Snider ineligible for re-election in November
After serving for 12 consecutive years, Tigard’s elected officials must take a two-year break from office before they can be sworn into another post and restart the term-limit clock.
The Tigard City Council, during an April 19 meeting, voted to codify that interpretation of ambiguous language in the City Charter, which it had been working with the public to parse since early this year.
In a subsequent vote, the body ruled that candidates must have enough time remaining to complete the full term for which they are running.
The later decision renders Mayor Jason Snider ineligible for re-election in November.

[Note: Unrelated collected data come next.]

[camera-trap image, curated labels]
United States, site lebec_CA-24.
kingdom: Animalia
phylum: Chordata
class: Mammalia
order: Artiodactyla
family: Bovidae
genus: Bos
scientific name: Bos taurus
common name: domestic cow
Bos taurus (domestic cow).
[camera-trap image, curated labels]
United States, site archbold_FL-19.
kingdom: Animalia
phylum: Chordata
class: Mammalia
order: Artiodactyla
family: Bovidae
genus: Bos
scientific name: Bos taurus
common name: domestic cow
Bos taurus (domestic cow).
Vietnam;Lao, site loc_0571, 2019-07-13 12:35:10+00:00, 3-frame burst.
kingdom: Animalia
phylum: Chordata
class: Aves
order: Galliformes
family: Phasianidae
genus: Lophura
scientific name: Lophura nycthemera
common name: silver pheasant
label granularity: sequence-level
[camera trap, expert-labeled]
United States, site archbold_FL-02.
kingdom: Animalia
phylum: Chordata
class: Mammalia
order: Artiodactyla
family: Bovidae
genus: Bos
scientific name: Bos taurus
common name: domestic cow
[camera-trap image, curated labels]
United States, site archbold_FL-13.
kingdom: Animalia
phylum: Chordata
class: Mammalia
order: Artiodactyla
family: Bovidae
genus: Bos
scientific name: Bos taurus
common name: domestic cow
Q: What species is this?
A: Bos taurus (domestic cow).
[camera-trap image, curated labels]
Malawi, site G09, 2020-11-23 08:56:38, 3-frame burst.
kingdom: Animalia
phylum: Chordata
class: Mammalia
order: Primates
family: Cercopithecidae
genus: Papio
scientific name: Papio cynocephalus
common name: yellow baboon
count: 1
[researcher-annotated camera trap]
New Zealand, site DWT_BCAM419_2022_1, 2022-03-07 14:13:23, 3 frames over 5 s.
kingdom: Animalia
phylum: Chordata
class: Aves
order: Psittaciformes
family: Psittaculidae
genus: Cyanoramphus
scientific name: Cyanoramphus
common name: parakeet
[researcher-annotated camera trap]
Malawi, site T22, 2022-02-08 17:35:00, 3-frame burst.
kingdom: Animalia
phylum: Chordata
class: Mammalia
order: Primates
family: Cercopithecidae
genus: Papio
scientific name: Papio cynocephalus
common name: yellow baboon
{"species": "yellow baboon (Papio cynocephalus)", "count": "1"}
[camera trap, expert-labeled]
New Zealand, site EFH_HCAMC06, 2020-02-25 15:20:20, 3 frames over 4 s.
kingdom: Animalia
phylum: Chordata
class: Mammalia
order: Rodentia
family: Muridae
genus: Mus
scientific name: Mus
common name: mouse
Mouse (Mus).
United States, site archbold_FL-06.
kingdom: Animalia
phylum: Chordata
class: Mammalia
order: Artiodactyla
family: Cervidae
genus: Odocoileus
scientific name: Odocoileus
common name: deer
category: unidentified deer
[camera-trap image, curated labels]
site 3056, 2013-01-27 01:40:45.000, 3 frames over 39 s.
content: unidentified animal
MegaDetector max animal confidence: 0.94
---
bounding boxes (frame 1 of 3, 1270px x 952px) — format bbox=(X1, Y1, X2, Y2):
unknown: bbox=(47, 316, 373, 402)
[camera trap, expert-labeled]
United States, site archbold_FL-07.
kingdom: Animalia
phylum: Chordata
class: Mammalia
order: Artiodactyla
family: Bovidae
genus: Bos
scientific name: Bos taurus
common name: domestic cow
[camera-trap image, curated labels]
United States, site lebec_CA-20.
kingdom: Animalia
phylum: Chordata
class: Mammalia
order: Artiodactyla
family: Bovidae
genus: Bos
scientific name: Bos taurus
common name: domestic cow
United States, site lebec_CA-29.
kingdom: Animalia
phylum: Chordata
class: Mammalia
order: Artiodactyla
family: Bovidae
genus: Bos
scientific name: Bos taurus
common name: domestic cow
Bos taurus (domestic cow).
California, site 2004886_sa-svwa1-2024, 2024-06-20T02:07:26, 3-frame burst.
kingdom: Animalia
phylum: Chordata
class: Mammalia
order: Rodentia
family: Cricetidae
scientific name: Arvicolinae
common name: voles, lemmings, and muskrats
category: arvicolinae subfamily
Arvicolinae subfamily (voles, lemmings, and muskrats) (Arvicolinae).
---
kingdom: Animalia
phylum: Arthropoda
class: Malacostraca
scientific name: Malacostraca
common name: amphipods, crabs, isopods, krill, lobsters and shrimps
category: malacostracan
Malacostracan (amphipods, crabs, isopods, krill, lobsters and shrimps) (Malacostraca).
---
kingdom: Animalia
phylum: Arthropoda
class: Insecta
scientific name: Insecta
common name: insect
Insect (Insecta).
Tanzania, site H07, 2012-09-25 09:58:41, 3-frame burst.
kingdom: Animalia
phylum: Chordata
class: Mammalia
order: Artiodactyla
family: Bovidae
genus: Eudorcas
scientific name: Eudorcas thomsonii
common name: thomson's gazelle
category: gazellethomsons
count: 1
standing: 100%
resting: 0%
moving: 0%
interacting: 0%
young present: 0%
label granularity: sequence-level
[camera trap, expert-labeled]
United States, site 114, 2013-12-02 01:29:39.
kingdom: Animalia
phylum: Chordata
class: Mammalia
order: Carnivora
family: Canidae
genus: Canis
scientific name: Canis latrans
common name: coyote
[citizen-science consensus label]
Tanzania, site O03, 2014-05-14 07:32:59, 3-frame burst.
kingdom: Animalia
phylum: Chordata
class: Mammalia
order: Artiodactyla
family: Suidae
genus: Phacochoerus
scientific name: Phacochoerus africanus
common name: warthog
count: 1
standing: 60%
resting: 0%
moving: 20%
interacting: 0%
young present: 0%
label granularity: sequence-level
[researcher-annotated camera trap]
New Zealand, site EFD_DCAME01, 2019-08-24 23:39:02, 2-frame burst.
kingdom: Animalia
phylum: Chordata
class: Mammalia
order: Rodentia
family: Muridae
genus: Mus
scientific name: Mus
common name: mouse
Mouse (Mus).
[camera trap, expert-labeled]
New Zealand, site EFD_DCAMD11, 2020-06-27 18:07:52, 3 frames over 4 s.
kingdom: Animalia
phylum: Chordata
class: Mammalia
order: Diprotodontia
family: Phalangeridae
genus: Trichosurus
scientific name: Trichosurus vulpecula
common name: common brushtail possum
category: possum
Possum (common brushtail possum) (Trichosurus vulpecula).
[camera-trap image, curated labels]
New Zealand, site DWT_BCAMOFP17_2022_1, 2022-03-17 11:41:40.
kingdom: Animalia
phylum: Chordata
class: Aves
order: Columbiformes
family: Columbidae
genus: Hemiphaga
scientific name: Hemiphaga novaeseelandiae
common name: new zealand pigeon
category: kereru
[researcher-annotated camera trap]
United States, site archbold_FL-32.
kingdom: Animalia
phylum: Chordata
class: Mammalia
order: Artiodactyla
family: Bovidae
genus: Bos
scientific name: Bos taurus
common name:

“I’m at peace with the outcome,” Snider said in an interview, adding that he was not surprised by the decision based on the tenor of recent discussions and the introduction of a precedent established by a state race in which the candidate, like Snider, was deemed ineligible because he would have maxed out his time midway through an additional term.
Snider was near the end of the second year of his second four-year term as a city councilor in 2018 when he resigned to run for mayor. The small gap between his last day as a city councilor and his first day as mayor, raised questions about the charter’s meaning, sparking the current dialogue.
The charter caps combined mayoral and city council service to 12 consecutive years, allowing no more than eight consecutive years in either position, but it failed to define the meaning of “consecutive years,” and didn’t specify how much time out of office was needed to trigger a reset.
After recusing himself from discussions throughout the process, Snider abstained from voting on both questions.
Councilor John Goodhouse, who plans on a November mayoral bid, abstained from voting on the question of whether or not a candidate would exceed term limits before completing a term, but joined his colleagues in making the earlier decision.
Goodhouse, Council President Heidi Lueb, and councilors Elizabeth Newton and Jeanette Shaw unanimously agreed “the interpretation (of the city charter) is that consecutive years means successive calendar years and that there is a two-year break in service required in order to reset what is a consecutive year.”
Despite expressing their misgivings, Lueb, Newton, and Shaw then voted 3-0 to adopt precedent from a similar case in which Oregon Attorney General Ellen Rosenblum ruled that Ted Wheeler, then the state treasurer, was ineligible for re-election in 2016.
Wheeler first took office in 2010 to finish the final two years of Ben Westlund’s term after Westlund’s death. He was re-elected to a full term in 2012. The state constitution says a treasurer cannot serve more than eight years out of a 12-year period.
“Council does have the final authority to determine the qualifications of its members, but we do believe that there is pretty clear case law on answering this question,” City Attorney Shelby Rihala advised before the vote. “We don’t feel that it’s an ambiguous section of the charter that Council would be interpreting, rather the item for Council tonight would be affirming the applicability of the existing case law to this question.”
The Tigard City Charter makes an exception for time served to complete someone else’s unfinished term. Those years are not counted in term limit calculations. Meaning, that in Tigard, partial terms are counted in scenarios such as Snider’s but not Wheeler’s.
“I understand the opinion and thank the city attorney for bringing it forward,” Newton said. “I think given the way our charter works it’s a little bit unfair to folks who are on a certain cycle. I’m hoping that we can take a lot of things before a charter review commission.”
Shaw and Lueb concurred, reiterating the need for a charter review committee to examine the document and recommend changes.
“The situation that we’re in continues to prove the importance of the charter review, and really looking at these topics and ensuring that our charter effectively serves the Tigard community,” Lueb said.
Though Snider will be eligible to run again in 2026, he is unsure what the future holds.
“I’ve stepped into roles and positions when I’ve felt there is a need, and when I thought I could do some good,” he said.
For now, Snider is focused on facilitating a smooth transition to his successor and helping to ensure the next mayor and city council can maintain what the current body has built during the last three and a half years.
“The most important thing for me is not losing traction on our achievements,” Snider said, citing progress in diversity, equity, inclusion, and public safety that included passing the city’s first public safety bond. “I have no idea what my plans are other than making sure we get a stable transition and keep up the great work.”